On Canadian soil, some set out for the now-traditional 4-mile run up St. John's Signal Hill. Others opt for a more sedentary tradition: a game of euchre.
During their last night together, many end up at bar, where Marcus West, crew-cutted and with the confident swagger of a quarterback, grabs a guitar and leads them all in a rendition of "American Pie." They know all the words.
• • •
The next morning, a sense of finality and relief emerges after takeoff. Today they'll be home.
This was the first overseas deployment for Technical Sgt. Corey Place, now a loadmaster after spending the first part of his military career as a ground refueler.
He kept his watch on Minnesota time while in Afghanistan and stayed in touch with folks back home through Skype or e-mail or Facebook. He had several American flags flown over the base and has had them framed and dedicated to relatives who fought before him.
"All you think about when you're not doing your mission is ... coming home or what your family or friends are doing," he says. "You could guesstimate that Dad's getting ready for work. It gives you that sense of closeness, knowing what's going on back home."
Now, the anticipation on this slow journey home has seemed to make time go slower.
"If I had it my way we could be home in a couple of hours," he says. "But its fun to see all these faces and reflect with your guys. To get to know them as people on the road instead of co-workers doing a mission in a war zone."

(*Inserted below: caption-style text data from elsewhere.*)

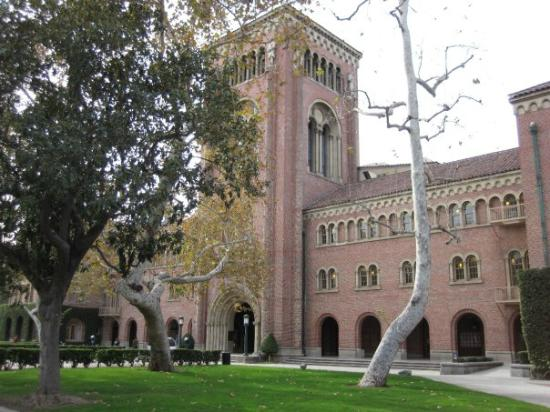‪University of Southern California‬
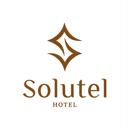 Solutel, ОсОО, гостиничный комплекс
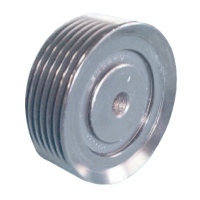 Cens.com Idler Pulley SUPERIOR VISION INTERNATIONAL CO., LTD.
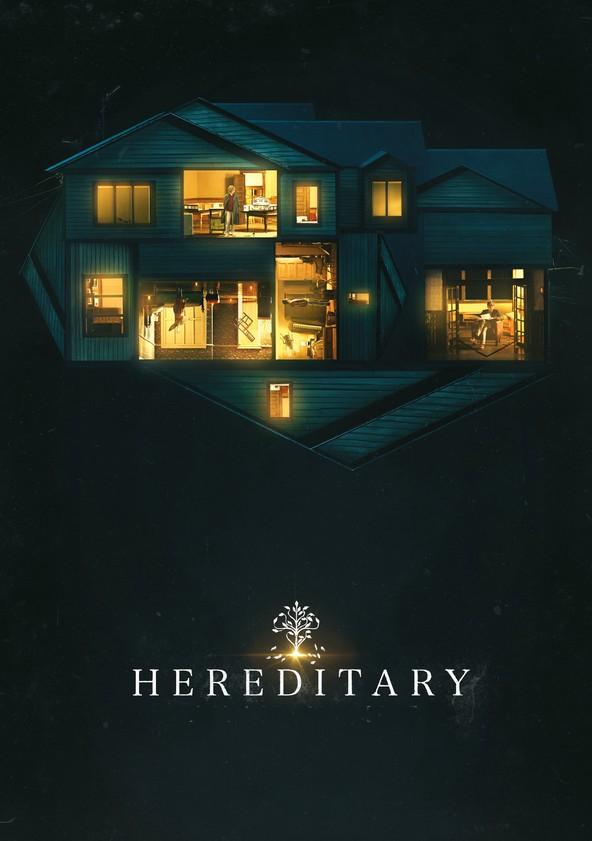 Hereditary – Pahan perintö poster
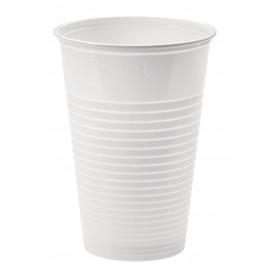 Copo de Plastico PP Branco 230ml Ø7,0cm (100 Unidades)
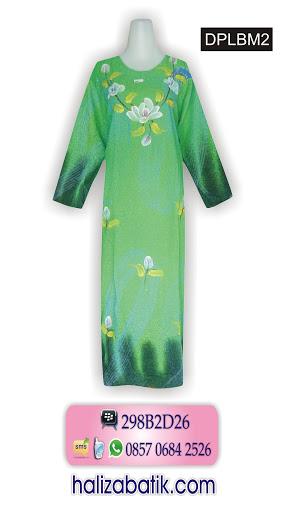 toko baju online murah, grosir batik pekalongan, toko baju,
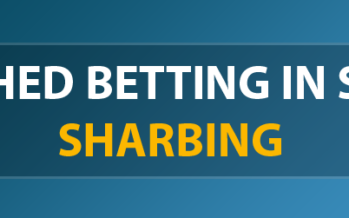 Matched Betting in Shops – Sharbing
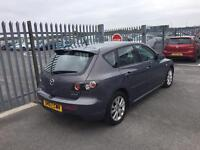 2007 Mazda 3 1,6 litre 5dr 2 owners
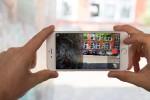 iPhone6Plus-outdoor_063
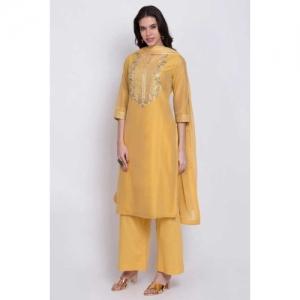 BIBA Yellow Silk Straight Salwar Suit Set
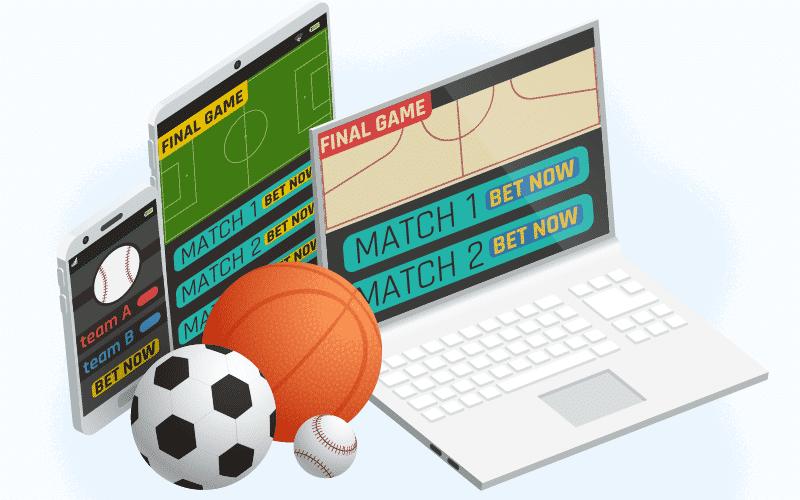 Find-a-good-online-sportsbook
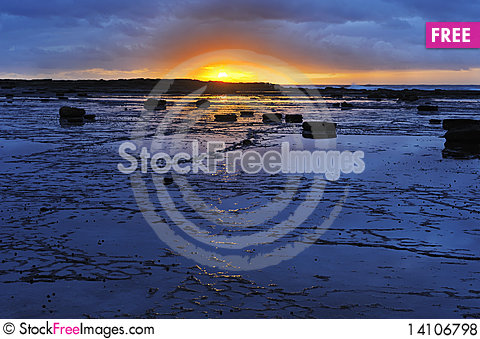 Free The Sunrise In Long Reef Royalty Free Stock Photos - 14106798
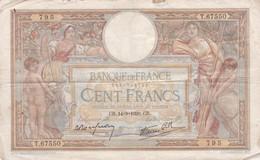 Billet De 100 Francs Type MERSON 14/09/1939 / RARE - 100 F 1908-1939 ''Luc Olivier Merson''
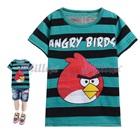 เสื้อยืดแขนสั้น-Angry-Bird-สีเขียวดำ-(6size/pack)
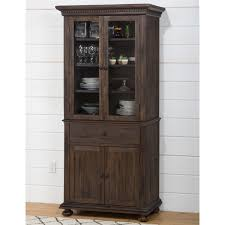 Black China Cabinet With Glass Doors Elegant Jofran 678 98 99 Geneva Hills Small Space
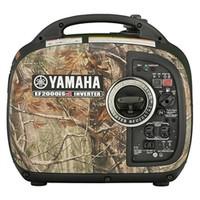 Yamaha EF2000ICVX V2 Camo GENERATOR/INVERTER 2000Watt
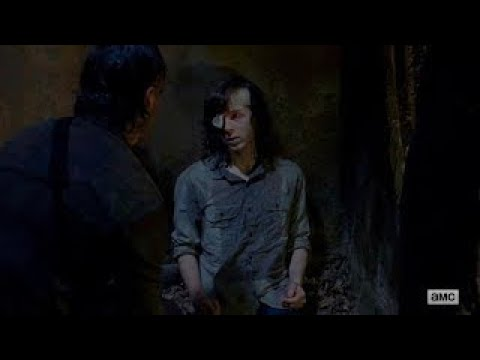 "The Walking Dead 8x08 Ending Scene ""Carl was bitten"" Season 8 Episode 8 HD ""How It's Gotta Be"""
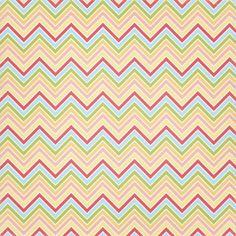 0_108d4c_1c374f59_orig (1280×1280)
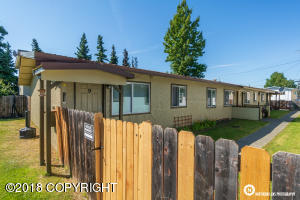 Property for sale at 1025 E 10th Avenue, Anchorage,  AK 99501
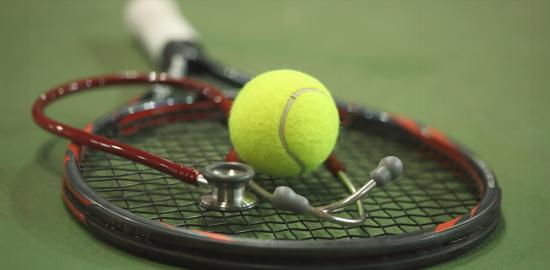 Turniej w tenisa ziemnego o puchar Prezesa Beskidzkiej Izby Lekarskiej
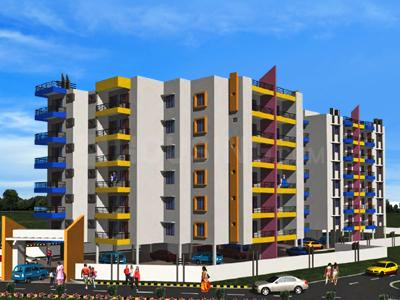 Gallery Cover Pic of Shriram Ganga Heights I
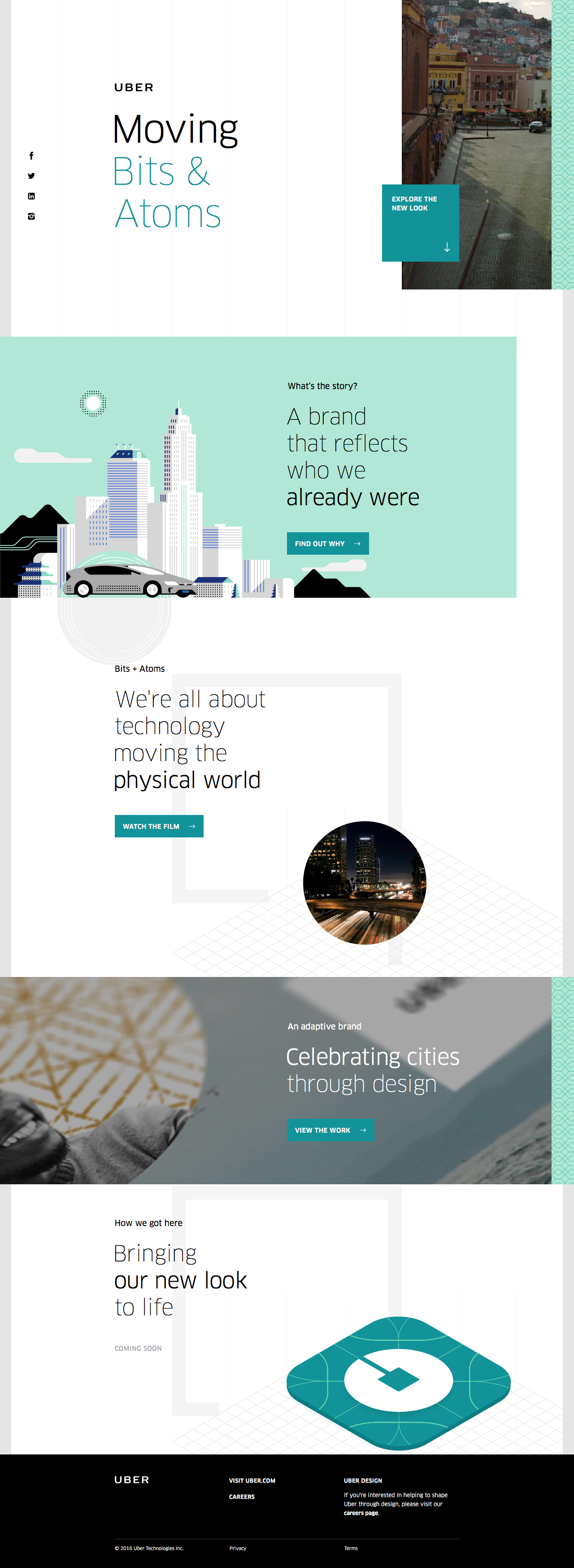 Uber Brand Experience Website Screenshot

As the plane nears home, Place stares out the window with what seems a sense of urgency, hoping to recognize familiar landmarks below him.

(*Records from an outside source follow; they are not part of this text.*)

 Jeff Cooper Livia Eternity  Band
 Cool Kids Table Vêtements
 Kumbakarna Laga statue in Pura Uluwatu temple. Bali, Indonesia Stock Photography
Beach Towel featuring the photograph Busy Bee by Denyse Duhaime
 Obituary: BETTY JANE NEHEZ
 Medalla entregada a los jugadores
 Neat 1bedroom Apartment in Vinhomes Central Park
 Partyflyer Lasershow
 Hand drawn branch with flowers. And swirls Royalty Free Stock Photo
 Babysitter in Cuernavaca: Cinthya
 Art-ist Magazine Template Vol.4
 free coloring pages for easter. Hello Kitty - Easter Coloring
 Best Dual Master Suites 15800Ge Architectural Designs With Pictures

About an hour away from Minneapolis, Captain Brian Lind, who is completing his second deployment to Afghanistan, begins thumbing through a brochure from SkyWest Airlines. He delayed training for the regional airline because of the deployment. He had been making ends meet working with the Guard and substitute teaching in St. Paul schools. It's his hope to train to fly full-time now.
By early June, Robben Todd will return to his job with the Minneapolis Fire Department. Marcus West soon will be back flying international flights with FedEx. Jim Ricci will have begun work on a full-size stagecoach he is planning to build for his kids.
After 7,000 miles, nine time zones, and four days, REACH897 officially ends on the runway in Minneapolis. Family members rush to the back of the plane after the engines are cut. Inside the plane, there are no cheers, no handshakes. Just the gathering of belongings as this group so tied together for the last two months prepares to go their separate ways.
The side door of the plane opens. It is 2:43 p.m. It is 68 degrees. For this crew, this part of their war is over.